Just like the perfect diet won’t eliminate every risk, diversification won’t do it either. There will always be things like interest rate risk and inflation risk to plan around. Having a basic understanding of the risks involved with each investment will help. Your goal will be to offset the risks inherent with each asset, by holding more or less of another asset class. This is where asset allocation models can help.
Just make sure you don’t take it to far.
Over Diversification
Unfortunately, like many things, we tend to over generalize these strategies so much that it looses all meaning. What we end up with is the idea that a mishmash of funds is somehow diversified. Though far from it.
Over diversification is just a diluted mess.
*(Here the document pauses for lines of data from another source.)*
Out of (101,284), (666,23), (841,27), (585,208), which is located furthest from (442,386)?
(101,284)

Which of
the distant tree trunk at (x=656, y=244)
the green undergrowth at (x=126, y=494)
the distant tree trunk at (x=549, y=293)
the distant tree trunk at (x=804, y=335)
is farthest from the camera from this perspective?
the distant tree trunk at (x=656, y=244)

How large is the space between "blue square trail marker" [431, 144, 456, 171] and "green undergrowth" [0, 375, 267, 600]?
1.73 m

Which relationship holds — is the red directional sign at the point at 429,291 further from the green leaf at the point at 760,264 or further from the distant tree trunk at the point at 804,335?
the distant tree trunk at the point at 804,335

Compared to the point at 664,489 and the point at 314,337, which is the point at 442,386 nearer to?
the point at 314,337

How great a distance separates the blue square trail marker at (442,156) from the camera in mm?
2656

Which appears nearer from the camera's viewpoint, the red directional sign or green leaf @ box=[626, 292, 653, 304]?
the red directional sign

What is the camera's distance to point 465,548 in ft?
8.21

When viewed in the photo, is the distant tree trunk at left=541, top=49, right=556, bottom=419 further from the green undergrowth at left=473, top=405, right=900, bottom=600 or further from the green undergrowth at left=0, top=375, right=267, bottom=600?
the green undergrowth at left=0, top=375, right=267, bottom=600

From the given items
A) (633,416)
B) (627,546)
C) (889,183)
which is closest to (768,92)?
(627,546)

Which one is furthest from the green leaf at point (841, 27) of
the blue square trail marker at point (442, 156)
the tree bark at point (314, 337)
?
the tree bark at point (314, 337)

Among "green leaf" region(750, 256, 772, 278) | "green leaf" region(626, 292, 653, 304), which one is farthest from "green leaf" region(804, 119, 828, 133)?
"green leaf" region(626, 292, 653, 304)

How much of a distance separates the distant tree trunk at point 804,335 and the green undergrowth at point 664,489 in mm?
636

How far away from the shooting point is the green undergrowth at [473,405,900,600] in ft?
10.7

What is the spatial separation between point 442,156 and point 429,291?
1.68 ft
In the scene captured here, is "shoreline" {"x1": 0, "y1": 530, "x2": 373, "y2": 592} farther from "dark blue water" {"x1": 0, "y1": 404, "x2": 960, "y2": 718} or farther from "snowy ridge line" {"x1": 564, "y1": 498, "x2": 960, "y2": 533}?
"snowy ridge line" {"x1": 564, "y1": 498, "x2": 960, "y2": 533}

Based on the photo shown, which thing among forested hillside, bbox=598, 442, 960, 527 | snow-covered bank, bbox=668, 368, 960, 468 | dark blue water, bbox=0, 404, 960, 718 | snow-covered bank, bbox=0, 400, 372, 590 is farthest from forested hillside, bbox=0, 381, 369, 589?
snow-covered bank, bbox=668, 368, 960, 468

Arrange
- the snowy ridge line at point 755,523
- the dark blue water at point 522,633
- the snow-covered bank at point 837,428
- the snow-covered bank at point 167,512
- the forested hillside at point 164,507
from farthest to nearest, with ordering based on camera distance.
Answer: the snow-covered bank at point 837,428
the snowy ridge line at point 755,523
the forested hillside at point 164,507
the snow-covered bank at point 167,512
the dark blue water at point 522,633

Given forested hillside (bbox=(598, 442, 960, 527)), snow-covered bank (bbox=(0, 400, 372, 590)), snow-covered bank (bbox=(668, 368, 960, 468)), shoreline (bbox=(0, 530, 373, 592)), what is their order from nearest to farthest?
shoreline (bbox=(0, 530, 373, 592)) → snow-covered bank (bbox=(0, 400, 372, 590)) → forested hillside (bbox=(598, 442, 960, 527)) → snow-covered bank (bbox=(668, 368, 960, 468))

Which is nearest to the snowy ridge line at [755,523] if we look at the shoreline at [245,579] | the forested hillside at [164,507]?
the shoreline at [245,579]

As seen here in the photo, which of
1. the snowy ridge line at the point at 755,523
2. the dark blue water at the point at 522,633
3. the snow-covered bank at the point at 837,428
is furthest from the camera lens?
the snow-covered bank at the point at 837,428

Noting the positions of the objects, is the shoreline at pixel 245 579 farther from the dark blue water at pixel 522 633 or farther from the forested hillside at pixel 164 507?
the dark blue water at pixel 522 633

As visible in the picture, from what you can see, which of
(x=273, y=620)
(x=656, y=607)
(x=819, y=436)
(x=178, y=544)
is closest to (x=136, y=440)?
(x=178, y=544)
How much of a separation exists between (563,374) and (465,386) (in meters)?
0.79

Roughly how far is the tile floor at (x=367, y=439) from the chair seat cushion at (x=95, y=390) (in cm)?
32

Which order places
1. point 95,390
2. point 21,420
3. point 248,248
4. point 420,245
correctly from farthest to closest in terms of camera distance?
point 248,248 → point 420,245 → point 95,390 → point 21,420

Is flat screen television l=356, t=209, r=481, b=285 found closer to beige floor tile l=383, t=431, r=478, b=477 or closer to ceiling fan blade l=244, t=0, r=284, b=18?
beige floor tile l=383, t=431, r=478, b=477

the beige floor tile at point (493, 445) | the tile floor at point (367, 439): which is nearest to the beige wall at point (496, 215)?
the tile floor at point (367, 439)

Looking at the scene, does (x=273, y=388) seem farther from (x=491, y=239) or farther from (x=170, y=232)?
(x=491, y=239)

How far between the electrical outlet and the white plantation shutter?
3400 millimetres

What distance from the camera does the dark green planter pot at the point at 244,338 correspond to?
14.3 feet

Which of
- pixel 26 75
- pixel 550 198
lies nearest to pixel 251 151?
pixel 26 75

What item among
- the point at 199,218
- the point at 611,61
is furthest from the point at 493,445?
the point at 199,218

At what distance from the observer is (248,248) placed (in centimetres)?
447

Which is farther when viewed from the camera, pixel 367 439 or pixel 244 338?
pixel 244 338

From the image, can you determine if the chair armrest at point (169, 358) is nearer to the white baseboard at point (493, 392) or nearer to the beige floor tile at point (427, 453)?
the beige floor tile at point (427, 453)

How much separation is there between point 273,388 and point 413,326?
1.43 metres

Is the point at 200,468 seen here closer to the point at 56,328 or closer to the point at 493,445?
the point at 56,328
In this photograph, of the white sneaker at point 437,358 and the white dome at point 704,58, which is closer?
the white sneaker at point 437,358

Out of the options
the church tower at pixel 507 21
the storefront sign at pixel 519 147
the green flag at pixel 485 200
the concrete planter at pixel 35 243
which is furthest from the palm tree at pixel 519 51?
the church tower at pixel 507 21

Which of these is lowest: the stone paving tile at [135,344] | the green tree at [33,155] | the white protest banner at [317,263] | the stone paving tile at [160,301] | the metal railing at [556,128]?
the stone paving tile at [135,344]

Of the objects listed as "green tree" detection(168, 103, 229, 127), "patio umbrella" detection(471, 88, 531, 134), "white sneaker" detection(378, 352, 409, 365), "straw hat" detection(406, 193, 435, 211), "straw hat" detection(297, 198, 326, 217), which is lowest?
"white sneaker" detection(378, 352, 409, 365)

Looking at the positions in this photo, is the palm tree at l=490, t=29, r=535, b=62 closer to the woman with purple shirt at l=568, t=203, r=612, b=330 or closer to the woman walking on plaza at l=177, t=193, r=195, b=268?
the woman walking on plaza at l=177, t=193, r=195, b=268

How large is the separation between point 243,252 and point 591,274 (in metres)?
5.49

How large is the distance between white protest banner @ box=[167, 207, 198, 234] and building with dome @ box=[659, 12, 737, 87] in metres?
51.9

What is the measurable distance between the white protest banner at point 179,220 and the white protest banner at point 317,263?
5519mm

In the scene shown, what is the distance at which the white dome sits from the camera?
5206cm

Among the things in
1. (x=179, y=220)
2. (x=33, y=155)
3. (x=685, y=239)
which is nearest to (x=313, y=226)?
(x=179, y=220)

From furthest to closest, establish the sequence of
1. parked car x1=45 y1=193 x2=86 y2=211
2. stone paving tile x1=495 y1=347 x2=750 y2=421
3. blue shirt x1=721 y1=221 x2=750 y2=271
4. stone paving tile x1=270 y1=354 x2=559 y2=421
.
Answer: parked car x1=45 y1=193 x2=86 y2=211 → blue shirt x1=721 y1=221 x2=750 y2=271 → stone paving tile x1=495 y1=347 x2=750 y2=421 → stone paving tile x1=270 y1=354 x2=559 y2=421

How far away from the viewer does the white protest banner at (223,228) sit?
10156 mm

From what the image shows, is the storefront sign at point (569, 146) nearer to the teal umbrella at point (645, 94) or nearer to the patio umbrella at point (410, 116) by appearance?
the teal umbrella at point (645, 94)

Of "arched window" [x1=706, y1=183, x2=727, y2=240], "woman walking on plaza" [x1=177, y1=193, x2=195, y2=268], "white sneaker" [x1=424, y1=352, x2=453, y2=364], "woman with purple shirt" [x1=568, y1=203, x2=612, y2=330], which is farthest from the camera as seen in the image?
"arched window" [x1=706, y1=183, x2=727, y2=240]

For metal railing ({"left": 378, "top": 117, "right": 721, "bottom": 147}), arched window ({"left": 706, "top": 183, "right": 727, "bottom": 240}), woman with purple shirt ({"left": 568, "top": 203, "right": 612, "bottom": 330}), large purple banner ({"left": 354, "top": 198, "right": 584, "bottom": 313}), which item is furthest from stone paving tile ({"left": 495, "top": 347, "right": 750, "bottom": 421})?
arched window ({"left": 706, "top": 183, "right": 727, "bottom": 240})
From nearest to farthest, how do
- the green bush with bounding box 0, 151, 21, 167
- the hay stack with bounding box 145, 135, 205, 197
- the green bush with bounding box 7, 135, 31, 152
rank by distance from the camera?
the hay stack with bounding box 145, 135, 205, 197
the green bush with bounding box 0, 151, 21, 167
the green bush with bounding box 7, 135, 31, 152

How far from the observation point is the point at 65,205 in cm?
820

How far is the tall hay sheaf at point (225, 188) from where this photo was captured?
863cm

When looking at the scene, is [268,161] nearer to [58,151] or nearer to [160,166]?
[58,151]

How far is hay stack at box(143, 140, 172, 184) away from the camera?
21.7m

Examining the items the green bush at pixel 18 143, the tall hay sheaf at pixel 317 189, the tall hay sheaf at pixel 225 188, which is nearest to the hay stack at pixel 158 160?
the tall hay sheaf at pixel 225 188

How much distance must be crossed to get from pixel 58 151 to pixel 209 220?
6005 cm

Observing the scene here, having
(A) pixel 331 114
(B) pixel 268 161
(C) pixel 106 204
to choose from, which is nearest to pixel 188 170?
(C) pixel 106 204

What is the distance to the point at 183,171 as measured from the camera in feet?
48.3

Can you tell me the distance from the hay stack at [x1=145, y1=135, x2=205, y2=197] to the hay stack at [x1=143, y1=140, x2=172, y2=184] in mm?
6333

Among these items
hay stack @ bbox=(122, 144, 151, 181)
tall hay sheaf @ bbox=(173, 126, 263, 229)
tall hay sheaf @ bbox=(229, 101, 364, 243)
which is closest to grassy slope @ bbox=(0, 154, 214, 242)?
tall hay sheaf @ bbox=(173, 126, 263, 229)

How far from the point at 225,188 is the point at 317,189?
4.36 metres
One where returns are diminished so much that your performance lags thanks to being spread too thin. This is similar to the misbelief that more is better. You can quickly end up with a portfolio that fails to perform up to your standards. And the risk becomes a failure to meet your goals.
The easy example is picking one of everything. Like owning every fund choice in a 401k. That is not a strategy, unless you’re at a buffet. You end up with overlapping funds that do a terrible job of protecting your money and prevent any chance of a decent return too.
This idea is explained rather simply – as the number of stocks you own increases your risk of loss decreases. Eventually you get to a point where adding one more stock does little to reduce risk. The same concept works with bonds and mutual funds and ETFs. Though you could argue that funds in their nature are over diversified. But I’ll save that for another day.
For now, most investors are better off with a well diversified portfolio of index funds. In the end, diversification is about setting basic rules that you benefit from in the long run.